Text: David Schnapp Fotos: Rémy Steinegger

Nur Produkte aus den Bergen. Norbert Niederkofler gilt als einer der Miterfinder der modernen Alpenküche, eine Art René Redzepi der Berge. «Cook the Mountain» (Koch den Berg), heisst das Konzept, das er 2009 etabliert hat. Seither kocht der Südtiroler nur noch mit Produkten aus der alpinen Region. Auch im Tessin.

Niederkofler Bassan

Gipfeltreffen: Norbert Niederkofler mit Gastgeber Luca Bassan vor Mario Bottas Prachtsbau «Fiore di Pietra».

Mit der Zahnradbahn auf den Gipfel. Am Samstag verlegte der 56-Jährige seine Küche für einen Abend von den Südtiroler in die Tessiner Berge. Am Gourmetfestival S. Pellegrino Sapori Ticino gab er mit Gastgeber Luca Bassan im «Fiore di Pietra» eine Kostprobe seines Schaffens ab. Das Setting dafür war spektakulär! Die Gäste mussten zuerst mit der alten Zahnradbahn auf den Monte Generoso gebracht werden, wo auf 1704 Meter über Meer in Mario Bottas Monumentalbau aufgetischt wurde.

Erster Dreisterne-Koch im Südtirol. Die Zutaten für den Tessiner Abend habe er von zu Hause mitgebracht – von Berg zu Berg sozusagen, erzählt der frisch gebackene 3-Sterne-Koch. Das erste Mal überhaupt gibt es im Südtirol einen Koch mit 3 Sternen und 19 GaultMillau-Punkten. «Ich hätte nicht gedacht, dass das mit unserem Konzept möglich ist. WIr verwenden ja kein einziges französisches Produkt», sagt Niederkofler.

Norbert Niederkofler

Falsche Tomate: Aus fermentierten Pflaumen macht Niederkofler einen Brotaufstrich.

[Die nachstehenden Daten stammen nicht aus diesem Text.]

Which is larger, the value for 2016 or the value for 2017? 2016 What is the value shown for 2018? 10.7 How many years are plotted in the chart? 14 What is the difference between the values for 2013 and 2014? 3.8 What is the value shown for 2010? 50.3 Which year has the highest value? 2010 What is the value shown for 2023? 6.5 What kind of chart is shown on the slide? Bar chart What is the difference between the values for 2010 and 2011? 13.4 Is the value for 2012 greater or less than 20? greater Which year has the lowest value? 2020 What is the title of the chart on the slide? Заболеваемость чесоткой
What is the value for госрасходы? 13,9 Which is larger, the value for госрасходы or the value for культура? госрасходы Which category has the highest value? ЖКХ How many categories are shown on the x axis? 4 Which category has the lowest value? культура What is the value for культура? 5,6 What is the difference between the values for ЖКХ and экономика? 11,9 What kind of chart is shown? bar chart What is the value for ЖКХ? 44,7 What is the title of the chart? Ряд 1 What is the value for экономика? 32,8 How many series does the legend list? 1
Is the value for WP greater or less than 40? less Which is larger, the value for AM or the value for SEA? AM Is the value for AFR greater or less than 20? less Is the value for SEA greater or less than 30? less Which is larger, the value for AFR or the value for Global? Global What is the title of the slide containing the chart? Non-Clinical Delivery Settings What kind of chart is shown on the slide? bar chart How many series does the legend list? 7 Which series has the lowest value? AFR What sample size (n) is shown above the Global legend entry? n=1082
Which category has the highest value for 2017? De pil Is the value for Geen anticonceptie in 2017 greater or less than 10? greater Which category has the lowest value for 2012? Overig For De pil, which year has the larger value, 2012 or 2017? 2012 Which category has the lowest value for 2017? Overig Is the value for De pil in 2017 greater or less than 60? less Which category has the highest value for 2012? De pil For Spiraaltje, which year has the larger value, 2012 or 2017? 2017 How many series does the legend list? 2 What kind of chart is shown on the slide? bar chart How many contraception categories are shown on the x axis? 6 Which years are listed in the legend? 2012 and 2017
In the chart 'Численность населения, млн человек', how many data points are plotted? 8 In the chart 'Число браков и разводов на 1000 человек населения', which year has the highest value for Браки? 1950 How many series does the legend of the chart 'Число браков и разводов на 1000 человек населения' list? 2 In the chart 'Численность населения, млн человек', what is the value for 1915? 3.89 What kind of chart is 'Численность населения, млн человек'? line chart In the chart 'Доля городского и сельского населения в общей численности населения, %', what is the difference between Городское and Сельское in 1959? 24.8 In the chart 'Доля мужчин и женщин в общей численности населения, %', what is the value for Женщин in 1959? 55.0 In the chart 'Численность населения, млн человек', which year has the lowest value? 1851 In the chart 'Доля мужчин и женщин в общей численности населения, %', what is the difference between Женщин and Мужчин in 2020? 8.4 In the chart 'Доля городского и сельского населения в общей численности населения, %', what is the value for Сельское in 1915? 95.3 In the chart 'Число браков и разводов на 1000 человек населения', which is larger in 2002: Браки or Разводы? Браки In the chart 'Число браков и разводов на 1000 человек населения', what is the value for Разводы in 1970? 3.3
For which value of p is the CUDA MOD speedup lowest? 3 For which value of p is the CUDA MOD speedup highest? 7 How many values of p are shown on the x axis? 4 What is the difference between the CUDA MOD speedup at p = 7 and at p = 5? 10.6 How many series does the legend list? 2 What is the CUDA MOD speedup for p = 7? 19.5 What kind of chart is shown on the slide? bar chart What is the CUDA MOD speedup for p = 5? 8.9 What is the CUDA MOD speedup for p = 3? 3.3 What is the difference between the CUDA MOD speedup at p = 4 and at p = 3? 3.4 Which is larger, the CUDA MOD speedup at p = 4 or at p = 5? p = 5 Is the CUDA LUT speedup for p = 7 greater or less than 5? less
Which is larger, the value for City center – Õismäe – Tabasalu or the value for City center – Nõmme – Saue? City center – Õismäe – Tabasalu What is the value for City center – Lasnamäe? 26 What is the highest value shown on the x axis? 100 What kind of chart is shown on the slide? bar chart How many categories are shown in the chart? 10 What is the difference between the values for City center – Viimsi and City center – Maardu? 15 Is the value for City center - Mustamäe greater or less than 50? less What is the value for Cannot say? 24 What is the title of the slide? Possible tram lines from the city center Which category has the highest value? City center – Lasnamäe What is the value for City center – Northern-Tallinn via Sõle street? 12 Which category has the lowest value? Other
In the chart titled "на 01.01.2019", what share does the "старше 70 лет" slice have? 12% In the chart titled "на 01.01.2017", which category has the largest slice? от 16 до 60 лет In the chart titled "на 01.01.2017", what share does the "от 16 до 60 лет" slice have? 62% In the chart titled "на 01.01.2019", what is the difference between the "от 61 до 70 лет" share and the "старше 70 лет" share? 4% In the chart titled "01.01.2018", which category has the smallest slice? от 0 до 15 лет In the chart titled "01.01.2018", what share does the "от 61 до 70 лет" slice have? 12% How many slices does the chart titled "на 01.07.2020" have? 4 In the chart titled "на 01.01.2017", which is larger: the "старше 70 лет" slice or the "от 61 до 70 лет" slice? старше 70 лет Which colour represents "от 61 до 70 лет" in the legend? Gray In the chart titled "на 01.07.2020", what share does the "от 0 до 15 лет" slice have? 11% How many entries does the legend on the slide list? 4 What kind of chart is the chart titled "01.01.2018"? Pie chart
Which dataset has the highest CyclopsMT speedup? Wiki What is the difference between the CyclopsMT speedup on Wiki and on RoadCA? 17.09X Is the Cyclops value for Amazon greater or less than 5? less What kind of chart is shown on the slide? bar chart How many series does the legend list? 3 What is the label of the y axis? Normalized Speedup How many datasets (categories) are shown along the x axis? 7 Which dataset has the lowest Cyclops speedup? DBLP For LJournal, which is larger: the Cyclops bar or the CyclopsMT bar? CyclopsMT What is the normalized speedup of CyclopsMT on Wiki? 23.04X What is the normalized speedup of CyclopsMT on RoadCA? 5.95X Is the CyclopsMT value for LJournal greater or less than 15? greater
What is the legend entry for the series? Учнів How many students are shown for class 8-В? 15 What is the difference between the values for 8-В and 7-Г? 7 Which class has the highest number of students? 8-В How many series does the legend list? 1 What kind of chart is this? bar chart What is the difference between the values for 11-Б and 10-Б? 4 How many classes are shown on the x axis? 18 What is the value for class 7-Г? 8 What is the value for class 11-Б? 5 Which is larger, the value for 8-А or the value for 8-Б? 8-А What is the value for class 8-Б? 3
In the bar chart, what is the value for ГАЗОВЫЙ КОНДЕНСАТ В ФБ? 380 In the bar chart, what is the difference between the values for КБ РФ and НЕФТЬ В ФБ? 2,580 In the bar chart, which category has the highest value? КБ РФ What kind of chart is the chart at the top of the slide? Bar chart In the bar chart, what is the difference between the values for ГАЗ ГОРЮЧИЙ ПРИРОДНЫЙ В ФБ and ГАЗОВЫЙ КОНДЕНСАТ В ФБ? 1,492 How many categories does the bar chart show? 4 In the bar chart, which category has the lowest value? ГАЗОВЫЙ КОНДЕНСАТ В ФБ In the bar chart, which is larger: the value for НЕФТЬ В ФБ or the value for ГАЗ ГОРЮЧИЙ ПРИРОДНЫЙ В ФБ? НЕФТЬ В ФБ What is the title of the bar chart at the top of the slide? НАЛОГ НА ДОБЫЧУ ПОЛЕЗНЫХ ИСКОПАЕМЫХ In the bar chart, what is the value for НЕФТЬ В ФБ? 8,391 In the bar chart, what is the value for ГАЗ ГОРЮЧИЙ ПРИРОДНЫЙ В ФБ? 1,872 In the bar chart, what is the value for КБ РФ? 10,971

Lokale Produzenten, tiefe Kosten. Über Jahre hat Niederkofler seine regionale Bergküche entwickelt, hat mit Produzenten intensiv gearbeitet. «Heute haben wir 450 Gemüsesorten zur Verfügung», sagt der Chef. Und abgesehen davon, dass es sinnvoll sei, mit regionalen Produkten zu arbeiten, würden so auch die Food-Kosten sinken. «Es gibt wohl wenig Dreisterne-Köche mit Warenkosten von unter 30 Prozent», sagt Niederkofler lachend.

Apéro am Sapori Ticinio

Apéro in luftiger Höhe: Häppchen, Champagner und eine grandiose Weitsicht auf 1704 Meter über Meer.

Fonds und Fermentation statt Salz. Der Südtiroler verzichtet nicht nur auf exotische Zutaten sondern auch weitgehend auf Salz. Das sei bei den ersten zwei Gängen vielleicht noch irritierend, «aber dann nimmt man die natürlichen Aromen viel besser wahr», findet Niederkofler. «Wir arbeiten wie die Japaner viel mit Fonds, Essenzen und Fermentation, die eine natürliche Salzigkeit haben», erklärt er.

Blutemulsion, Renke, Kalbszunge, Taube, Gianduja. Und Niederkoflers Menü für 85 Gäste auf dem Monte Generoso? «Falsche Tomaten», die in Wahrheit fermentierte Pflaumen sind, eine Art Tortilla mit Blut-Emulsion, Nose-to-Tail-Tatar inklusive knuspriger Schuppen und Gräten von der Renke – ein lachsartiger Fisch –, Risotto mit Graukäse, Kalbszunge mit Preiselbeeren, Taubenbrust und Taubenschenkel am Spiess sowie ein Dessert aus Schokolade und Gianduja. Festival-Direktor Dany Stauffacher war stolz über den Auftritt des Starchefs: «Es war eine anspruchsvolle kulinarische Reise mit Norbert, aber sie sich in jedem Moment gelohnt.»